In non-Germanic Indo-European languages, past marking is typically combined with a distinction between perfective and imperfective aspect, with the former reserved for single completed actions in the past. French for instance, has an imperfect tense of similar form to that of German but used only for past habitual contexts like "I used to...". Similar patterns extend across most languages of the Indo-European family right through to the Indic languages.
Unlike other Indo-European languages, in Slavic languages tense is independent of aspect, with imperfective and perfective aspects being indicated instead by means of prefixes, stem changes, or suppletion. In many West Slavic and East Slavic languages, the early Slavic past tenses have largely merged into a single past tense. In West Slavic, person is indicated by conjugation of an auxiliary verb (employing the verb 'to be'). In Polish this auxiliary has evolved into a clitic which may attach to the main verb or alternatively to other parts of the sentence such as pronouns or conjunctions. Languages using either an auxiliary verb or clitic often drop the pronoun as it is not necessary to indicate person. By contrast, East Slavic languages have dropped the auxiliary completely and indicate person by means of obligatory pronouns. In both West and East Slavic, verbs in the past tense are conjugated for gender (masculine, feminine, neuter) and number (singular, plural).
Whilst in Semitic languages tripartite non-past/past imperfective/past perfective systems similar to those of most Indo-European languages are found, in the rest of Africa past tenses have very different forms from those found in European languages. Berber languages have only the perfective/imperfective distinction and lack a past imperfect.
Many non-Bantu Niger-Congo languages of West Africa do not mark past tense at all and only have a form of perfect tense derived from a word meaning "to finish". Others, such as Ewe, distinguish only between future and non-future, comprising both present and past time frames.
In complete contrast, Bantu languages such as Zulu have not only a past tense, but also a less remote proximal tense which is used for very recent past events and is never interchangeable with the ordinary past form. These languages also differ substantially from European languages in coding tense with prefixes instead of such suffixes as English -ed.
Other, smaller language families of Africa follow quite regional patterns. Thus the Sudanic languages of East Africa and adjacent Afro-Asiatic families are past of the same area with inflectional past-marking that extends into Europe, whereas more westerly Nilo-Saharan languages often do not have past
Past tenses in the sense used within European languages are found within the vast Asian landmass only among the Dravidian languages and languages of the northern half, such as the Uralic, Mongolic, as well as Japanese and Korean. Languages in southeast Asia typically do not distinguish past tenses, though in some cases special particles are used to indicate completion of an event (such as Chinese le).
Among Native American languages there is a split between complete absence of past marking (especially common in Mesoamerica and the Pacific Northwest) and very complex tense marking with numerous specialised remoteness distinctions, as found for instance in Athabaskan languages and a few languages of the Amazon Basin. Some of these tense can have specialised mythological significance and use.
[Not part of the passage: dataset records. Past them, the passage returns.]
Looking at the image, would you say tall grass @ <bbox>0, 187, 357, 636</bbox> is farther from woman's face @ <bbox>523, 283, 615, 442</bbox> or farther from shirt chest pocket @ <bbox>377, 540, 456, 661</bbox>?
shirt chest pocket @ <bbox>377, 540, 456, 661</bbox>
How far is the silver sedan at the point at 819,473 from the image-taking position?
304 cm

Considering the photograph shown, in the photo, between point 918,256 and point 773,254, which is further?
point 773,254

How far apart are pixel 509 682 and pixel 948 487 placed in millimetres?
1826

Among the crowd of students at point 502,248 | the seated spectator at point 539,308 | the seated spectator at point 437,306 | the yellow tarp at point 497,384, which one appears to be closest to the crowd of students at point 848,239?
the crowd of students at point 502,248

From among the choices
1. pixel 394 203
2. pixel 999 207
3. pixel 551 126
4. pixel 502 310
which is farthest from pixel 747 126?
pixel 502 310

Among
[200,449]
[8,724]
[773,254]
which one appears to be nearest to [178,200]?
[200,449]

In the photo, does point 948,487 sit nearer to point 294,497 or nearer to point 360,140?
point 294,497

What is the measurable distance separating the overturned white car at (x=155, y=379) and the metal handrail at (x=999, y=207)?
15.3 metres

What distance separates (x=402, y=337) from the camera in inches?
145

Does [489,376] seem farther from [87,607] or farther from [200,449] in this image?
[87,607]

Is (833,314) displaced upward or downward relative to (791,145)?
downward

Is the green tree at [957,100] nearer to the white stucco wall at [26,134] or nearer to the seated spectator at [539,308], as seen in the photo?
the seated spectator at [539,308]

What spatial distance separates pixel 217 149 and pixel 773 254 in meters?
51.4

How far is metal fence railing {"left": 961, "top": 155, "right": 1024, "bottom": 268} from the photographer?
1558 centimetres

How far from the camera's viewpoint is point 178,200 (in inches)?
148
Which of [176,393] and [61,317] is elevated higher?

A number of Native American languages like Northern Paiute stand in contrast to European notions of tense because they always use relative tense, which means tense relative to a reference point other than the time an utterance is made.
Papuan languages of New Guinea almost always have remoteness distinctions in the past tense (though none are as elaborate as some native American languages), whilst indigenous Australian languages usually have a single past tense without remoteness distinctions.